• _Provided passage_:
※ ※ ※
Advanced Semiconductor Engineering’s (ASE) K7 plant may be asked to cease operations tomorrow following a government review of the company’s response to allegations that it had discharged toxic wastewater into a river nearby.
Greater Kaohsiung Government’s Environmental Protection Bureau sent the chip packaging firm a written notice on Monday last week demanding it submit a proposal within 10 days on how it plans to improve the situation following allegations it had illegally discharged wastewater containing nickel and other toxic substances into Houjin River (後勁溪) and fabricated records of its wastewater discharge.
The response was due yesterday.
The company managed to turn in its proposal before office hours ended yesterday.
ASE Group senior vice president Chou Kuang-chun (周光春), who delivered the proposal, said the bureau should be able to see the company’s willingness to improve the situation in the proposal.
The bureau said it would review the company’s response and would reach a decision today. The ruling would then be delivered and enforced tomorrow, which could force the company’s K7 plant to shutdown the assembly lines that had generated the pollution.
Bureau chief secretary Chang Jui-hun (張瑞琿) said the company had committed many violations and the assembly lines generating pollution should stop operation for more thorough inspections.
※ ※ ※
• _Raw data_:

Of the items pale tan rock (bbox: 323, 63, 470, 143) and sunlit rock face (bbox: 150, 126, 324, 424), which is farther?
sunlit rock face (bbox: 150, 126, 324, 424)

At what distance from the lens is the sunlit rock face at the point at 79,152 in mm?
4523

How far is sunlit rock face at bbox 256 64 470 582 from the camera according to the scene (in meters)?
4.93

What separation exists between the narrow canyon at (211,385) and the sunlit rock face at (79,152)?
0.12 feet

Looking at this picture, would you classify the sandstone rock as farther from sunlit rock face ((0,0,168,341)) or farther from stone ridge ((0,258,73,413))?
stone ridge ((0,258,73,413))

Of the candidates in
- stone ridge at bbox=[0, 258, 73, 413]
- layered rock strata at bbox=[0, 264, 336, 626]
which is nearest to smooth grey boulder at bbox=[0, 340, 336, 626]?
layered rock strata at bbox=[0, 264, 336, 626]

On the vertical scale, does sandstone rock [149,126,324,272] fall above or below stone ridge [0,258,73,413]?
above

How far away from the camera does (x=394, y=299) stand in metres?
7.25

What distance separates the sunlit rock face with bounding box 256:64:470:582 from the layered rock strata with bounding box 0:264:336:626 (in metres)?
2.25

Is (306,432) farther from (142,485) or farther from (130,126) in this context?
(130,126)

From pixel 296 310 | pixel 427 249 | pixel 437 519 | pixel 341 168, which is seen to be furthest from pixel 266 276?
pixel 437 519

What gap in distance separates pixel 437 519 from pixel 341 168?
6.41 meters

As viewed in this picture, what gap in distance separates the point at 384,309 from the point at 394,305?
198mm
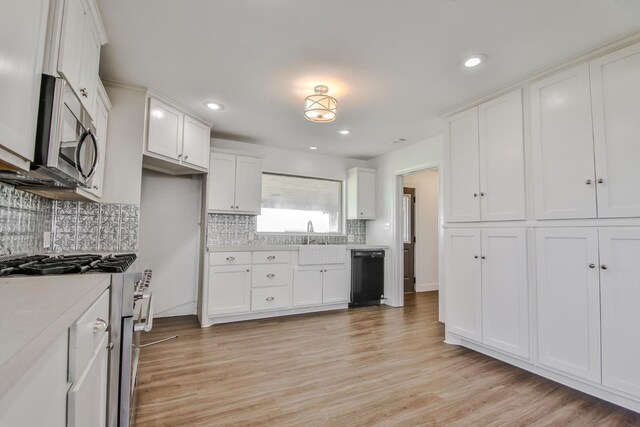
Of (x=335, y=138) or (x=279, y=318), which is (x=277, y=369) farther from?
(x=335, y=138)

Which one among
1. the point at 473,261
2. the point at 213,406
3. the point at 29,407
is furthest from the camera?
the point at 473,261

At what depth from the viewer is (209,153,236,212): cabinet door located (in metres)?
3.86

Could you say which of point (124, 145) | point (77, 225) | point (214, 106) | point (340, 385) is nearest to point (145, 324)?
point (340, 385)

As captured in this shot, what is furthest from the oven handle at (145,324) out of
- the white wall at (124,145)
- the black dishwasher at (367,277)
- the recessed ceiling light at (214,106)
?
the black dishwasher at (367,277)

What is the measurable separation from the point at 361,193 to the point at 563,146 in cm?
289

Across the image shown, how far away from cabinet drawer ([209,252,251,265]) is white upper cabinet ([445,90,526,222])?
7.68ft

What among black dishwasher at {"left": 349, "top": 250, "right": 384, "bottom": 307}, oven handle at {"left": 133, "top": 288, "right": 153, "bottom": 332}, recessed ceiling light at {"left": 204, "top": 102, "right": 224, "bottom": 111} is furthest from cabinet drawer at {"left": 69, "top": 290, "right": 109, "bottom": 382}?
black dishwasher at {"left": 349, "top": 250, "right": 384, "bottom": 307}

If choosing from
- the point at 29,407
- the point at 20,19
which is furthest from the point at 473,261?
the point at 20,19

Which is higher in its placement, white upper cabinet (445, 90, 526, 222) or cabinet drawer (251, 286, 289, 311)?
white upper cabinet (445, 90, 526, 222)

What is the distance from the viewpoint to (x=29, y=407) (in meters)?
0.55

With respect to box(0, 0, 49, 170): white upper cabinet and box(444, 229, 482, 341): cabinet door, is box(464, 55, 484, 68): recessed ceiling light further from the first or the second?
box(0, 0, 49, 170): white upper cabinet

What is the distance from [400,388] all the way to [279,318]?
2090mm

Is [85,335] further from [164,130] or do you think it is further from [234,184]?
[234,184]

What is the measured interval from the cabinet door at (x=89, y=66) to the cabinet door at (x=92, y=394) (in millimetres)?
1345
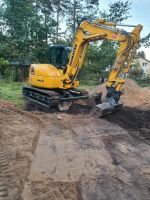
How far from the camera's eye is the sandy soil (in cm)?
459

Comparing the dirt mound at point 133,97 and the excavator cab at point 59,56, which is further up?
the excavator cab at point 59,56

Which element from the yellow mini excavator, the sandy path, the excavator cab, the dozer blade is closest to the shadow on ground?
the sandy path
※ ※ ※
• _Actions to take_:
• A. Retype part of the ASE wastewater article, beginning at the words "ASE Group senior" and stopping after the words "more thorough inspections.".
• B. Answer each question from the ASE wastewater article.
(i) How many days did the bureau give the company to submit a proposal?
(ii) Who delivered the company's proposal?
(iii) When would the bureau's ruling be delivered and enforced?
• C. Decide whether each statement agrees with the ASE wastewater article. Answer yes or no and quote the deciding words.
(i) The wastewater was alleged to contain nickel.
(ii) The company failed to turn in its proposal by the deadline.
(iii) Chang Jui-hun said the polluting assembly lines should keep running during inspections.
The lines above are separate from the ASE wastewater article.

• _Task-by-task solutions_:
• A.
ASE Group senior vice president Chou Kuang-chun (周光春), who delivered the proposal, said the bureau should be able to see the company’s willingness to improve the situation in the proposal.
The bureau said it would review the company’s response and would reach a decision today. The ruling would then be delivered and enforced tomorrow, which could force the company’s K7 plant to shutdown the assembly lines that had generated the pollution.
Bureau chief secretary Chang Jui-hun (張瑞琿) said the company had committed many violations and the assembly lines generating pollution should stop operation for more thorough inspections.

• B.
(i) 10 days
(ii) ASE Group senior vice president Chou Kuang-chun (周光春)
(iii) Tomorrow

• C.
(i) Yes: "wastewater containing nickel and other toxic substances"
(ii) No: "The company managed to turn in its proposal before office hours ended yesterday."
(iii) No: "the assembly lines generating pollution should stop operation for more thorough inspections"